(Exercise brief): Your answer must be the exact lines from the one holding "Core functions of" through the final line of the records below, both included, and nothing more.

(Information supplied):
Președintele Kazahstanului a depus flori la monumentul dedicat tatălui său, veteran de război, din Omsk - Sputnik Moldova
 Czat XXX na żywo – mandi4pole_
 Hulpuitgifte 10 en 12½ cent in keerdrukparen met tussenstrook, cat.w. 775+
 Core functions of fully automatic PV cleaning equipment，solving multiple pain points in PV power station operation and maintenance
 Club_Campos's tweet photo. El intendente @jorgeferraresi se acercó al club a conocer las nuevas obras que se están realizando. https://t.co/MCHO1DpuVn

(Solution for this problem):
 Core functions of fully automatic PV cleaning equipment，solving multiple pain points in PV power station operation and maintenance
 Club_Campos's tweet photo. El intendente @jorgeferraresi se acercó al club a conocer las nuevas obras que se están realizando. https://t.co/MCHO1DpuVn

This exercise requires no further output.